Short exercise 1:
Answer these questions from the passage about Jun Wei Yeo, one answer per line, marked the same way:
(a) What aircraft did prosecutors say Yeo targeted information on?
(b) Which US consulate did Beijing order closed?
(c) Which university was Yeo working toward a doctorate from when he was recruited?

Passage provided:
↓↓↓

Jun Wei Yeo, also known as Dickson Yeo, worked for Chinese intelligence for four or five years, recruiting Americans with access to sensitive information over the internet and commissioning them to write reports, which he then passed on to Beijing.

“The Chinese Government uses an array of duplicity to obtain sensitive information from unsuspecting Americans,” United States Assistant Attorney General John Demers said in a statement. “Yeo was central to one such scheme, using career networking sites and a false consulting firm to lure Americans who might be of interest to the Chinese government. This is yet another example of the Chinese government’s exploitation of the openness of American society.”

His guilty plea comes amid an ongoing crackdown on Chinese operatives in the US.

    On Friday, a Chinese military-linked scientist who had been hiding out in the country’s San Francisco consulate surrendered to US authorities. Her arrest followed the shuttering of the Chinese consulate in Houston, which Washington has linked to espionage operations and Intellectual Property theft.

    That move sparked a major backlash from Beijing, which has ordered the closure of the US consulate in Chengdu, which it also accuses of being a hub of spying operations.

    Prosecutors said Yeo targeted information on the US F-35B aircraft.

    Fake consultancy

    According to prosecutors, Yeo was recruited by Chinese intelligence during a trip to Beijing around 2015, when he was studying for a doctorate from the National University of Singapore. He was offered money in exchange for political reports and information, and later asked to sign a contract with China’s military, the People’s Liberation Army (PLA).

    While he did not sign the contract, Yeo continued to work with Chinese intelligence operatives, who increasingly requested he focus on obtaining “non-public information” from the US, related to issues such as artificial intelligence and the ongoing US-China trade war.

↑↑↑

Source data:
↓↓↓

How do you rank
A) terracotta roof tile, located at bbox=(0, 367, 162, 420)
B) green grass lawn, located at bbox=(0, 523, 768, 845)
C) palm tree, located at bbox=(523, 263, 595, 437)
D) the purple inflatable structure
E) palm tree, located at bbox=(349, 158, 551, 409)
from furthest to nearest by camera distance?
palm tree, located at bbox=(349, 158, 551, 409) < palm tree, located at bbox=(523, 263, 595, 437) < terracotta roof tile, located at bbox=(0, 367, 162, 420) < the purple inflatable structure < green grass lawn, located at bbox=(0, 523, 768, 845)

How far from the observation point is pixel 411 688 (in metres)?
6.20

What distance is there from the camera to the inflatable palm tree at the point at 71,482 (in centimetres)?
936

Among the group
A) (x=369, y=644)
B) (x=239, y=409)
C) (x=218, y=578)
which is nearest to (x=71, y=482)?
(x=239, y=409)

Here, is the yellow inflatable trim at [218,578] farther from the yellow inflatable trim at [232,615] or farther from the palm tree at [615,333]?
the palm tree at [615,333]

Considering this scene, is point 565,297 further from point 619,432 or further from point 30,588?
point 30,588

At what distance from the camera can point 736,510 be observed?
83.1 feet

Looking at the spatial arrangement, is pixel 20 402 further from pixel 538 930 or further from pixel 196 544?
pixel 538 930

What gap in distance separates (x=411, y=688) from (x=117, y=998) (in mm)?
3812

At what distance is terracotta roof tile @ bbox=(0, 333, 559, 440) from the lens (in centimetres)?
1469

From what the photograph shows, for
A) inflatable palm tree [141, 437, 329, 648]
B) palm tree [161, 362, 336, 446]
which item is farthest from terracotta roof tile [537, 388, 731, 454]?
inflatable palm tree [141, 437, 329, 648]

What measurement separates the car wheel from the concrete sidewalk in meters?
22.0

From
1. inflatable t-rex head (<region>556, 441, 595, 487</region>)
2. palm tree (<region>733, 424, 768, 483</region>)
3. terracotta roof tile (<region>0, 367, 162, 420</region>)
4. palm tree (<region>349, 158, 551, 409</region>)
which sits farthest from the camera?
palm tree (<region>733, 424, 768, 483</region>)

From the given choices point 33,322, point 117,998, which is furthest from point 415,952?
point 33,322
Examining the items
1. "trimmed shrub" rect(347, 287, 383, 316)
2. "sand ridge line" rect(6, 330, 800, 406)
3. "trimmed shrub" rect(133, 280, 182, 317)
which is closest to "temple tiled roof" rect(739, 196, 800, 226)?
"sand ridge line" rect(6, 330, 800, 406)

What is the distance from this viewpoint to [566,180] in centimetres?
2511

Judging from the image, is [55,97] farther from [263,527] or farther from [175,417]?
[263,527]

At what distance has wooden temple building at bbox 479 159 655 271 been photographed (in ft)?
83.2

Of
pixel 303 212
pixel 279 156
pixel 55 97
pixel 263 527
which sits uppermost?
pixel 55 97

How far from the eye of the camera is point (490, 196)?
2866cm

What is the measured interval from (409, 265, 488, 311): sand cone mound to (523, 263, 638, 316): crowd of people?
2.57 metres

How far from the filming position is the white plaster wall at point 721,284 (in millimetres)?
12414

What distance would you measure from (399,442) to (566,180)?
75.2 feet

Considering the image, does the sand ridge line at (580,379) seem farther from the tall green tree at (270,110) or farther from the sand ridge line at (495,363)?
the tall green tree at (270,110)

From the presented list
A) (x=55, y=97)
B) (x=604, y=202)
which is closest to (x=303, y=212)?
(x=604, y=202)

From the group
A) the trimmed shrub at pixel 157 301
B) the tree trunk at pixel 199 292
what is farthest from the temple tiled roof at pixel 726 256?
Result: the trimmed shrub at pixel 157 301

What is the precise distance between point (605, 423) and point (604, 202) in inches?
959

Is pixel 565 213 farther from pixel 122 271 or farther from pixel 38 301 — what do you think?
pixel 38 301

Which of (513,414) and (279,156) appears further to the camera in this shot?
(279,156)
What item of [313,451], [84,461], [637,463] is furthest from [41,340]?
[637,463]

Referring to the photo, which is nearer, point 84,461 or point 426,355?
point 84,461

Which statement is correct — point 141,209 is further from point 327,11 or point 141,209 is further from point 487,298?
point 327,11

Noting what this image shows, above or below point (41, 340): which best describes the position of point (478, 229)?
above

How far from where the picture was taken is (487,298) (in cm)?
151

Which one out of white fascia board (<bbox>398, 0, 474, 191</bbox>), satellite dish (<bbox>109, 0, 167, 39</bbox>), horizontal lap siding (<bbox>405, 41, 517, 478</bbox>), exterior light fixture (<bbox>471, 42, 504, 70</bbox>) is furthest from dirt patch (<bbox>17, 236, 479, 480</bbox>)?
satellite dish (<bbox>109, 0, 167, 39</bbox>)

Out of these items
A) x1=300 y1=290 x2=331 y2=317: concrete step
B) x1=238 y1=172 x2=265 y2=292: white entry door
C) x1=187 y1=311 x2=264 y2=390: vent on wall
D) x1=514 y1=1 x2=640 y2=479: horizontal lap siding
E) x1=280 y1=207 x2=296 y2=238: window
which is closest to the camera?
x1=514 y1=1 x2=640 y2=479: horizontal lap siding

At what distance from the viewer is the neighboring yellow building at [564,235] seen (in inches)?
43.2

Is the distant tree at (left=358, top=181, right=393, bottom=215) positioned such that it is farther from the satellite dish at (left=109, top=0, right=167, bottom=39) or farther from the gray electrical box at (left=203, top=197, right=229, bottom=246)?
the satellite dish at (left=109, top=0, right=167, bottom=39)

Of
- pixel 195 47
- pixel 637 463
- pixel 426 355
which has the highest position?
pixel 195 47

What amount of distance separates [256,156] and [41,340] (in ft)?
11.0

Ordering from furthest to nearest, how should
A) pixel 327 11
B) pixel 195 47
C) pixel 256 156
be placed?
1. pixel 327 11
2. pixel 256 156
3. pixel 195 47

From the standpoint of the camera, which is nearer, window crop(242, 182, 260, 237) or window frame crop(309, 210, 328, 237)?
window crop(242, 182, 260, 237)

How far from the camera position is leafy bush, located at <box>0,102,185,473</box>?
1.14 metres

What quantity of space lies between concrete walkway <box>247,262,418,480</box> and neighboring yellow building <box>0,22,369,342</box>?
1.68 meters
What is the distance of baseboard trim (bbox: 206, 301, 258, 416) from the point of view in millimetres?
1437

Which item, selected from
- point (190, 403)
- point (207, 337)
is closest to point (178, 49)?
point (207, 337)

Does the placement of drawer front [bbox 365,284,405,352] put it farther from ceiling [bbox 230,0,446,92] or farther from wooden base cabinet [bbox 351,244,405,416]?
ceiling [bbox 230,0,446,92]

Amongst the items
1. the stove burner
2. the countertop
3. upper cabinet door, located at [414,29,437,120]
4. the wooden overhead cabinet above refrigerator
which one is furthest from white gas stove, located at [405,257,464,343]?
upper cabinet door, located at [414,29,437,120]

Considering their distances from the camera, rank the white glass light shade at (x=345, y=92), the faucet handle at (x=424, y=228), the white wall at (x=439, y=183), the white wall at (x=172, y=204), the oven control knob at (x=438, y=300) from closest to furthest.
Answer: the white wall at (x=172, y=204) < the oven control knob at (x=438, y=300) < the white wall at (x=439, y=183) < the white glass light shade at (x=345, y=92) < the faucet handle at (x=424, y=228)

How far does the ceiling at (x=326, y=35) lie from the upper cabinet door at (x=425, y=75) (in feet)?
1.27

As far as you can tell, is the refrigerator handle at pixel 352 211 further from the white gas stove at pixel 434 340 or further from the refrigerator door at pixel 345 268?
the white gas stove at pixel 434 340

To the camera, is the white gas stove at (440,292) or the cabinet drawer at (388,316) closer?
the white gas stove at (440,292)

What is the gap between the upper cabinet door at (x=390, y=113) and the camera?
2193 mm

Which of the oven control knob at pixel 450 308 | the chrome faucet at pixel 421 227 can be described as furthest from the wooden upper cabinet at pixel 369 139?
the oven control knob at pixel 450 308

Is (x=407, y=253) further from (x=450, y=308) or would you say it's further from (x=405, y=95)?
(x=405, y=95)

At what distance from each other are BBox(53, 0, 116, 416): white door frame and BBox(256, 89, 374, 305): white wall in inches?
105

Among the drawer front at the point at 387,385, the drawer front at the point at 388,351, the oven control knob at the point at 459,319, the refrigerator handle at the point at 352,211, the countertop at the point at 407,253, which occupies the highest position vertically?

↑↑↑

Short exercise 2:
Report each line of the records that contains the word "closest". Case counts.

Right answer 1:
(a) The US F-35B
(b) The US consulate in Chengdu
(c) The National University of Singapore

Right answer 2:
which is closest to "temple tiled roof" rect(739, 196, 800, 226)?
which is closest to (x=303, y=212)?
which is closest to the camera?
is closest to point (178, 49)?
Considering their distances from the camera, rank the white glass light shade at (x=345, y=92), the faucet handle at (x=424, y=228), the white wall at (x=439, y=183), the white wall at (x=172, y=204), the oven control knob at (x=438, y=300) from closest to furthest.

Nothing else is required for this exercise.